FDA Adverse Event Death Summary report: N

AFX2

MDR report key: 16934924 · Received May 15, 2023

Report

Report Number
2031527-2023-00071
Event Type
Death
Date Received
May 15, 2023
Date of Event
April 23, 2023
Report Date
April 24, 2023
Manufacturer
ENDOLOGIX
Product Code
MIH
UDI-DI
00818009014399
PMA / PMN Number
P040002
Removal / Correction Number
Z-0007-2019
Adverse Event
Yes
Report Source
Manufacturer report
Reporter Location
OH, US
Reporter Occupation
PHYSICIAN
Health Professional
Yes

Narratives

Additional Manufacturer Narrative · 0

THE DEVICES INVOLVED IN THIS EVENT WILL NOT BE RETURNED FOR EVALUATION AND REMAIN IMPLANTED IN THE PATIENT. PATIENT MEDICAL RECORDS AND IMAGING STUDIES WILL BE REQUESTED FOR FURTHER EVALUATION BY A CLINICAL SPECIALIST. IF ADDITIONAL INFORMATION PERTINENT TO THE INCIDENT IS OBTAINED, A FOLLOW-UP REPORT WILL BE SUBMITTED. DEVICE ITERATION IS AFX2. CORRECTIONS: B2: OUTCOMES ATTRIBUTED TO AE - UPDATED. B5: DESCRIBE EVENT OR PROBLEM - UPDATED. G3: AWARENESS DATE - UPDATED. H1: TYPE OF REPORTABLE EVENT - UPDATED. H6: HEALTH EFFECT - IMPACT CODE - REMOVE 4614.

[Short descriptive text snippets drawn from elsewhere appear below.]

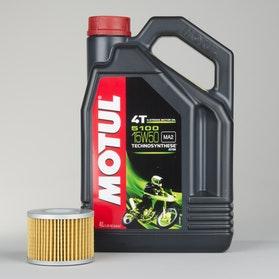 Olej półsyntetyczny 4T Motul 5100 4L + Filtr oleju Snell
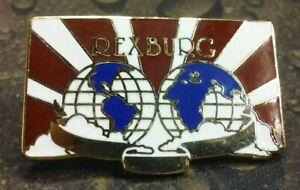 Rexburg pin badge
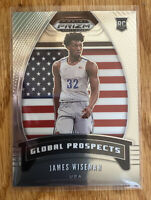 James Wiseman #97 USA memphis RC 2020-21 Prizm DRAFT NBA Global Prospects (Base)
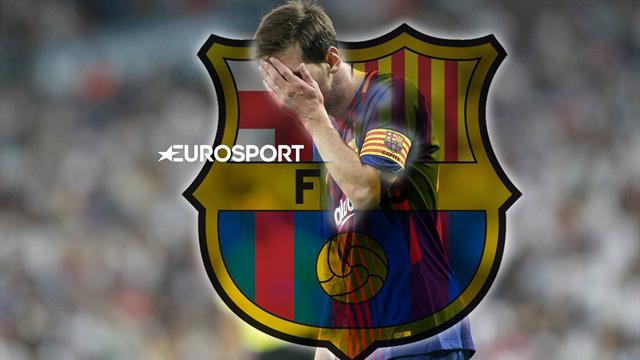 Euro Papers: Messi won't sign new deal because of Barcelona's board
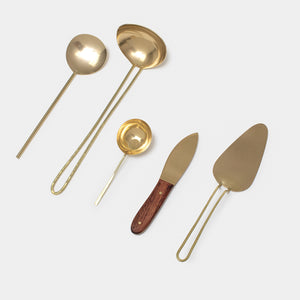 Brass Serving Spoon
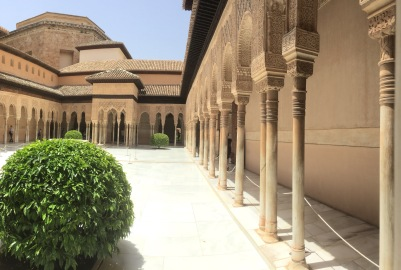 Inside the palace complex in the Alhambra.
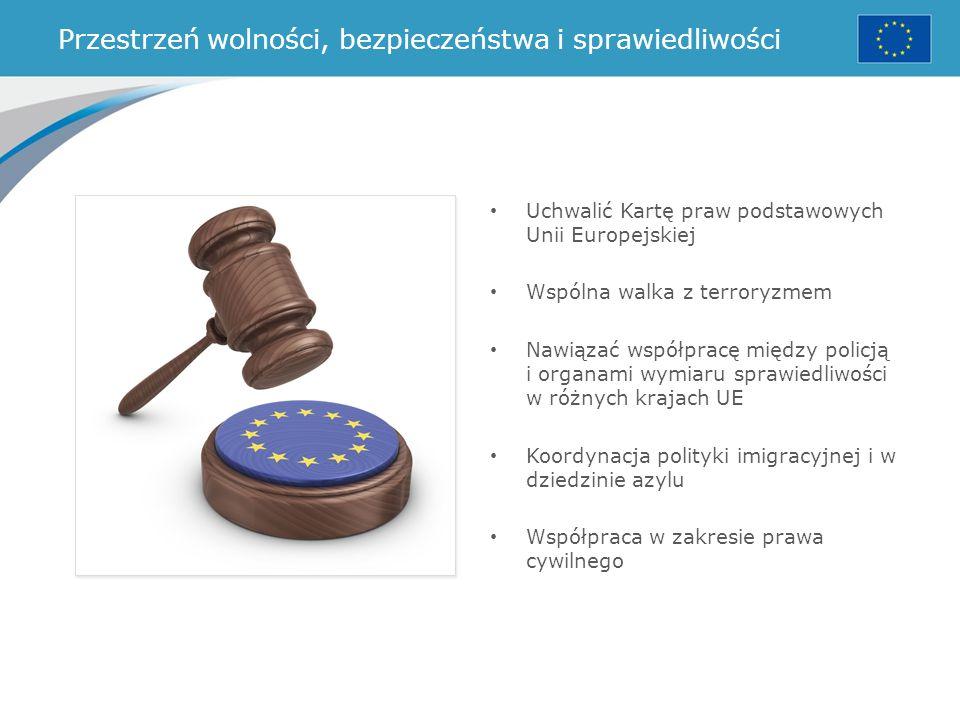 Przestrzeń wolności, bezpieczeństwa i sprawiedliwości Uchwalić Kartę praw podstawowych Unii Europejskiej Wspólna walka z terroryzmem Nawiązać współpra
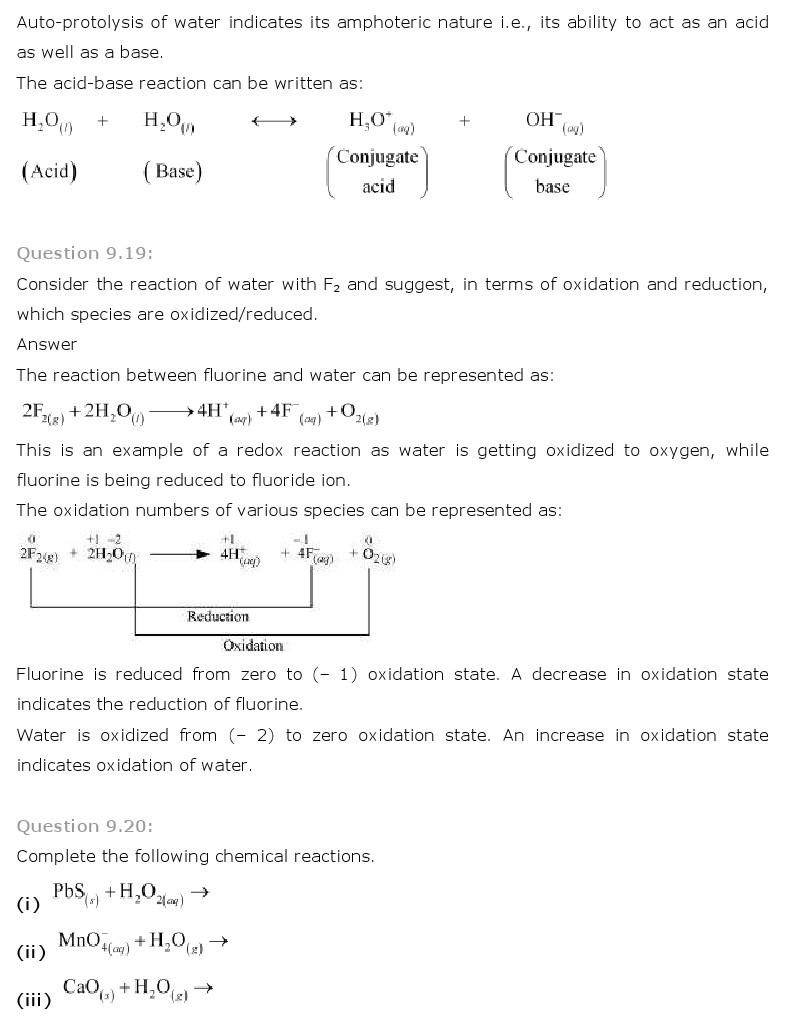 11th, Chemistry, Hydrogen 11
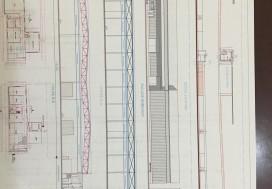 LOCAL EN CONSTRUCT 4600 M2 TUNIS SUD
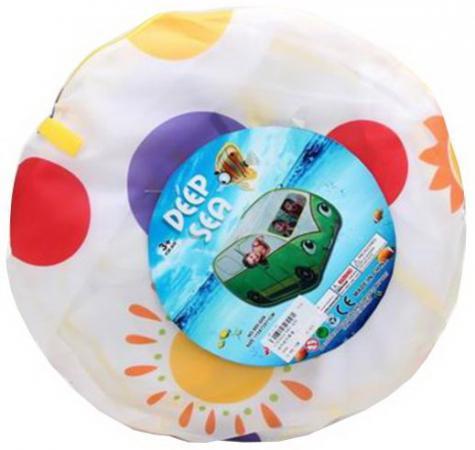 Палатка игровая Веселая машинка, сумка на молнии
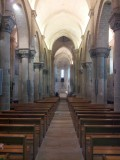 Aulnay-de-Saintogne kerk int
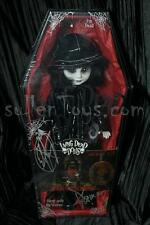 Living Dead Dolls Resurrection Lottie Res Series 1 Signed 450 LDD sullenToys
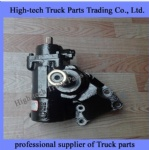 Dongfeng steering box  3401V75A-001-B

Additional Manufacturer Narrative · 0

THE REPORTED INCIDENT WAS INVESTIGATED IN ALIGNMENT WITH ENDOLOGIX OPERATING PROCEDURES AND WORK INSTRUCTIONS. WHERE POSSIBLE, IT IS ENDOLOGIX PRACTICE TO MAKE AT LEAST THREE GOOD FAITH EFFORTS TO RETRIEVE A REPORTED ADVERSE EVENT/INCIDENT RELATED DEVICE AS WELL AS MEDICAL RECORDS AND MEDICAL IMAGING. AN EVALUATION OF THE MANUFACTURING RECORD WAS COMPLETED. A REVIEW OF THE PART NUMBER/LOT NUMBER COMBINATION NEEDED FOR DEVICE IDENTIFICATION SHOWS THE DEVICE TO HAVE BEEN PROPERLY MANUFACTURED AND RELEASED IN ACCORDANCE WITH THE DEVICE MASTER RECORD. AN EVALUATION OF THE DEVICE COULD NOT BE COMPLETED. THE DEVICE WAS NOT RETURNED TO ENDOLOGIX FOR EVALUATION BECAUSE IT REMAINS IMPLANTED. A CLINICAL EVALUATION OF THE ADVERSE EVENT/INCIDENT COULD NOT BE COMPLETED. NO MEDICAL RECORDS NOR MEDICAL IMAGING RELEVANT TO THE REPORTED ADVERSE EVENT/INCIDENT WAS RECEIVED BY ENDOLOGIX. THE USER FACILITY WAS UNABLE TO PROVIDE THIS INFORMATION. DUE TO THE ABSENCE OF MEDICAL RECORDS AND MEDICAL IMAGING DEVICE, USE, PROCEDURE, AND/OR ANATOMY RELATEDNESS TO THIS INCIDENT COULD NOT BE EVALUATED. THE FINAL PATIENT STATUS WAS REPORTED TO BE DEATH DUE TO COMPLICATIONS RELATED TO THE CAR ACCIDENT; HOWEVER, ENDOLOGIX WAS UNABLE TO CONFIRM THIS AS MEDICAL RECORDS NOR IMAGING WERE NOT PROVIDED. NO ADDITIONAL INVESTIGATION OF THIS REPORTED ADVERSE EVENT/INCIDENT IS PLANNED. HOWEVER, SHOULD ADDITIONAL INFORMATION RELEVANT TO THE INVESTIGATION OUTCOME BECOME AVAILABLE, A FOLLOW-UP REPORT WILL BE SUBMITTED. ENDOLOGIX WILL CONTINUE TO MONITOR THIS AND SIMILAR INCIDENTS. DEVICE ITERATION IS AFX2.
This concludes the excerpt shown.